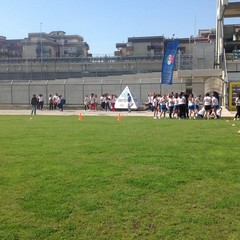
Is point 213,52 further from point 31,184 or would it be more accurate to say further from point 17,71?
point 31,184

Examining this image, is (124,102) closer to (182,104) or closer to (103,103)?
(103,103)

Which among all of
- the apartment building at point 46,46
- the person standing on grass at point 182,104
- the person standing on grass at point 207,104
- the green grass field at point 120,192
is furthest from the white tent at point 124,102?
the apartment building at point 46,46

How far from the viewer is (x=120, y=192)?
20.3ft

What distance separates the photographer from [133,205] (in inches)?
219

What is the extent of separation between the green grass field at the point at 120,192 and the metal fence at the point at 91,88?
2985cm

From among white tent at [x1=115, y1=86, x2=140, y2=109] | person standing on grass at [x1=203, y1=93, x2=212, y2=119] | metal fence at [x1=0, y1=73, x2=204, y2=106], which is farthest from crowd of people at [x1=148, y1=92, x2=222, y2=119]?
metal fence at [x1=0, y1=73, x2=204, y2=106]

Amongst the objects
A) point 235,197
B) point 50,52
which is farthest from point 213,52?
point 50,52

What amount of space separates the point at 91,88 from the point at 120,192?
37.0 meters

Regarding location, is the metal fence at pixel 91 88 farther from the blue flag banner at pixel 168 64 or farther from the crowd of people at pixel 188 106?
the crowd of people at pixel 188 106

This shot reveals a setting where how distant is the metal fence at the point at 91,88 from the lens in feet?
132

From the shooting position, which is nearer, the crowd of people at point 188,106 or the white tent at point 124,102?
the crowd of people at point 188,106

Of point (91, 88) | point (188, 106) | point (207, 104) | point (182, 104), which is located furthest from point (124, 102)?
point (207, 104)

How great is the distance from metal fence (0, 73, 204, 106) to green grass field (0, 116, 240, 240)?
29.8 meters

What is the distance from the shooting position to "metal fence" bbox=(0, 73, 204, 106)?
40344 mm
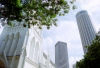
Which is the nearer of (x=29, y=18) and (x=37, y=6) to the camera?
(x=37, y=6)

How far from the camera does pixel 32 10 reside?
661cm

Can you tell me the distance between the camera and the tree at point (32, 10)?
5.93 m

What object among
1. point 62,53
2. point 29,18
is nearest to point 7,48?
point 29,18

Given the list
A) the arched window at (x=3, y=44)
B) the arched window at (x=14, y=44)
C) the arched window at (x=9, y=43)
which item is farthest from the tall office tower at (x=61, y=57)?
the arched window at (x=3, y=44)

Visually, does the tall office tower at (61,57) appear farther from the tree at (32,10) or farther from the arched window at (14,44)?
the tree at (32,10)

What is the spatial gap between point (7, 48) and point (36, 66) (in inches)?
246

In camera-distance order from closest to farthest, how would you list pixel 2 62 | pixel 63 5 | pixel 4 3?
1. pixel 4 3
2. pixel 63 5
3. pixel 2 62

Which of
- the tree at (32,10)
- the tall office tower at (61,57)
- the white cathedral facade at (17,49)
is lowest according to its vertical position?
the tall office tower at (61,57)

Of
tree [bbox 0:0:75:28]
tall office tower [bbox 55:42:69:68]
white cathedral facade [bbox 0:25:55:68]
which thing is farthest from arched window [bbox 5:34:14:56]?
tall office tower [bbox 55:42:69:68]

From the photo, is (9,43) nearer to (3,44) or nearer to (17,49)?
(3,44)

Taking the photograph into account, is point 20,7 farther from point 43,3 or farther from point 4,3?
point 43,3

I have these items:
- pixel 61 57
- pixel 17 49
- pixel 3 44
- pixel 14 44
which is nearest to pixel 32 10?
pixel 17 49

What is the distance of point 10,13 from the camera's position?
6156 millimetres

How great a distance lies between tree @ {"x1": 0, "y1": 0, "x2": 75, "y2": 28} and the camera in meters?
5.93
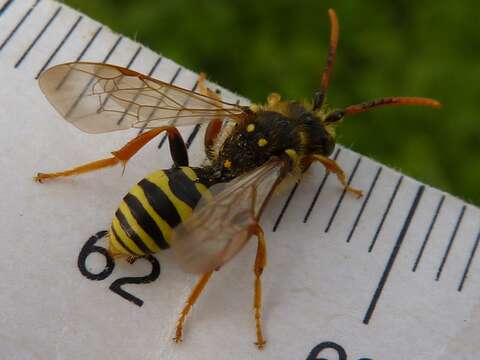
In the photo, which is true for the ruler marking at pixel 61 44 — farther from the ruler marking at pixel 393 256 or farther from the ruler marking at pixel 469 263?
the ruler marking at pixel 469 263

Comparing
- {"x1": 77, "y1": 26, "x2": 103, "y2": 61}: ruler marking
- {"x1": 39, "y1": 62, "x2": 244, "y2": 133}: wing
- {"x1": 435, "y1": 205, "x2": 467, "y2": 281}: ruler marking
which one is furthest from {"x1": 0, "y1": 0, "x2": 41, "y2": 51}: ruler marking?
{"x1": 435, "y1": 205, "x2": 467, "y2": 281}: ruler marking

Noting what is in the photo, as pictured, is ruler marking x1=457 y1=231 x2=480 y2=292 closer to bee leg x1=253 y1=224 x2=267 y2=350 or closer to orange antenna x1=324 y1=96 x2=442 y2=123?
orange antenna x1=324 y1=96 x2=442 y2=123

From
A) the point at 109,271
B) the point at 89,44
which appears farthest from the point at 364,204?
the point at 89,44

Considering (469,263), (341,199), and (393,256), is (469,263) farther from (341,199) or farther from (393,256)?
(341,199)

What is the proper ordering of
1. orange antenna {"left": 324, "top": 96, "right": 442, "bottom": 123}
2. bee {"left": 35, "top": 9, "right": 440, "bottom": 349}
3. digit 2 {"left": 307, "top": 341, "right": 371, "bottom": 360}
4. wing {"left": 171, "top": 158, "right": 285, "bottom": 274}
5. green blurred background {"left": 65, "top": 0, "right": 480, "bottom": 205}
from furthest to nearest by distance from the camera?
green blurred background {"left": 65, "top": 0, "right": 480, "bottom": 205}, orange antenna {"left": 324, "top": 96, "right": 442, "bottom": 123}, digit 2 {"left": 307, "top": 341, "right": 371, "bottom": 360}, bee {"left": 35, "top": 9, "right": 440, "bottom": 349}, wing {"left": 171, "top": 158, "right": 285, "bottom": 274}

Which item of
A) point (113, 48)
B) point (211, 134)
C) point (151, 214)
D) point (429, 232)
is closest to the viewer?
point (151, 214)

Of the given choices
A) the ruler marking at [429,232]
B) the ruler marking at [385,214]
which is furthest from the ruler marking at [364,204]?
the ruler marking at [429,232]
◆ ◆ ◆ ◆ ◆
» **TASK BRIEF**:
Give all the lines of the records above as a numbered list, with blank lines left out. Leave the pictures out of the answer.

» **ANSWER FOR THE TASK**:
1. Is point 213,52 further from point 31,184 or would it be more accurate to say further from point 17,71?
2. point 31,184
3. Examining this image, is (124,102) closer to (182,104) or closer to (103,103)?
4. (103,103)
5. Which among all of
6. - the apartment building at point 46,46
7. - the person standing on grass at point 182,104
8. - the person standing on grass at point 207,104
9. - the green grass field at point 120,192
10. is furthest from the white tent at point 124,102?
11. the apartment building at point 46,46
12. How far from the viewer is (x=120, y=192)?
13. 20.3ft
14. What distance separates the photographer from [133,205] (in inches)?
15. 219
16. What is the extent of separation between the green grass field at the point at 120,192 and the metal fence at the point at 91,88?
17. 2985cm
18. From among white tent at [x1=115, y1=86, x2=140, y2=109] | person standing on grass at [x1=203, y1=93, x2=212, y2=119] | metal fence at [x1=0, y1=73, x2=204, y2=106], which is farthest from crowd of people at [x1=148, y1=92, x2=222, y2=119]?
19. metal fence at [x1=0, y1=73, x2=204, y2=106]
20. Amongst the objects
21. A) point 235,197
22. B) point 50,52
23. which is farthest from point 213,52?
24. point 50,52
25. What amount of space separates the point at 91,88 from the point at 120,192?
26. 37.0 meters
27. Regarding location, is the metal fence at pixel 91 88 farther from the blue flag banner at pixel 168 64 or farther from the crowd of people at pixel 188 106?
28. the crowd of people at pixel 188 106
29. This shot reveals a setting where how distant is the metal fence at the point at 91,88 from the lens in feet?
30. 132
31. From the shooting position, which is nearer, the crowd of people at point 188,106 or the white tent at point 124,102?
32. the crowd of people at point 188,106
33. Of point (91, 88) | point (188, 106) | point (207, 104) | point (182, 104), which is located furthest from point (124, 102)?
34. point (207, 104)
35. How great is the distance from metal fence (0, 73, 204, 106) to green grass field (0, 116, 240, 240)?
36. 29.8 meters
37. What is the distance from the shooting position to "metal fence" bbox=(0, 73, 204, 106)?
38. 40344 mm
39. Which is the nearer of (x=29, y=18) and (x=37, y=6) to the camera?
40. (x=37, y=6)
41. How far from the camera does pixel 32 10 reside?
42. 661cm
43. Can you tell me the distance between the camera and the tree at point (32, 10)?
44. 5.93 m
45. What object among
46. 1. point 62,53
47. 2. point 29,18
48. is nearest to point 7,48?
49. point 29,18
50. Given the list
51. A) the arched window at (x=3, y=44)
52. B) the arched window at (x=14, y=44)
53. C) the arched window at (x=9, y=43)
54. which item is farthest from the tall office tower at (x=61, y=57)?
55. the arched window at (x=3, y=44)
56. Visually, does the tall office tower at (61,57) appear farther from the tree at (32,10) or farther from the arched window at (14,44)?
57. the tree at (32,10)
58. What is the spatial gap between point (7, 48) and point (36, 66) (in inches)?
59. 246
60. In camera-distance order from closest to farthest, how would you list pixel 2 62 | pixel 63 5 | pixel 4 3?
61. 1. pixel 4 3
62. 2. pixel 63 5
63. 3. pixel 2 62
64. Which of
65. - the tree at (32,10)
66. - the tall office tower at (61,57)
67. - the white cathedral facade at (17,49)
68. is lowest according to its vertical position?
69. the tall office tower at (61,57)
70. Of
71. tree [bbox 0:0:75:28]
72. tall office tower [bbox 55:42:69:68]
73. white cathedral facade [bbox 0:25:55:68]
74. which thing is farthest from arched window [bbox 5:34:14:56]?
75. tall office tower [bbox 55:42:69:68]
76. From the photo, is (9,43) nearer to (3,44) or nearer to (17,49)?
77. (3,44)
78. Taking the photograph into account, is point 20,7 farther from point 43,3 or farther from point 4,3?
79. point 43,3
80. I have these items:
81. - pixel 61 57
82. - pixel 17 49
83. - pixel 3 44
84. - pixel 14 44
85. which is nearest to pixel 32 10?
86. pixel 17 49
87. What is the distance of point 10,13 from the camera's position?
88. 6156 millimetres
89. How great a distance lies between tree @ {"x1": 0, "y1": 0, "x2": 75, "y2": 28} and the camera in meters?
90. 5.93
91. In the photo, which is true for the ruler marking at pixel 61 44 — farther from the ruler marking at pixel 393 256 or farther from the ruler marking at pixel 469 263?
92. the ruler marking at pixel 469 263
93. Comparing
94. - {"x1": 77, "y1": 26, "x2": 103, "y2": 61}: ruler marking
95. - {"x1": 39, "y1": 62, "x2": 244, "y2": 133}: wing
96. - {"x1": 435, "y1": 205, "x2": 467, "y2": 281}: ruler marking
97. which one is furthest from {"x1": 0, "y1": 0, "x2": 41, "y2": 51}: ruler marking?
98. {"x1": 435, "y1": 205, "x2": 467, "y2": 281}: ruler marking
99. Noting what is in the photo, as pictured, is ruler marking x1=457 y1=231 x2=480 y2=292 closer to bee leg x1=253 y1=224 x2=267 y2=350 or closer to orange antenna x1=324 y1=96 x2=442 y2=123?
100. orange antenna x1=324 y1=96 x2=442 y2=123
101. From
102. A) the point at 109,271
103. B) the point at 89,44
104. which appears farthest from the point at 364,204?
105. the point at 89,44
106. Considering (469,263), (341,199), and (393,256), is (469,263) farther from (341,199) or farther from (393,256)?
107. (341,199)
108. What is the proper ordering of
109. 1. orange antenna {"left": 324, "top": 96, "right": 442, "bottom": 123}
110. 2. bee {"left": 35, "top": 9, "right": 440, "bottom": 349}
111. 3. digit 2 {"left": 307, "top": 341, "right": 371, "bottom": 360}
112. 4. wing {"left": 171, "top": 158, "right": 285, "bottom": 274}
113. 5. green blurred background {"left": 65, "top": 0, "right": 480, "bottom": 205}
114. from furthest to nearest by distance from the camera?
115. green blurred background {"left": 65, "top": 0, "right": 480, "bottom": 205}, orange antenna {"left": 324, "top": 96, "right": 442, "bottom": 123}, digit 2 {"left": 307, "top": 341, "right": 371, "bottom": 360}, bee {"left": 35, "top": 9, "right": 440, "bottom": 349}, wing {"left": 171, "top": 158, "right": 285, "bottom": 274}
116. Which item of
117. A) point (113, 48)
118. B) point (211, 134)
119. C) point (151, 214)
120. D) point (429, 232)
121. is closest to the viewer?
122. point (151, 214)
123. Of the given choices
124. A) the ruler marking at [429,232]
125. B) the ruler marking at [385,214]
126. which is furthest from the ruler marking at [364,204]?
127. the ruler marking at [429,232]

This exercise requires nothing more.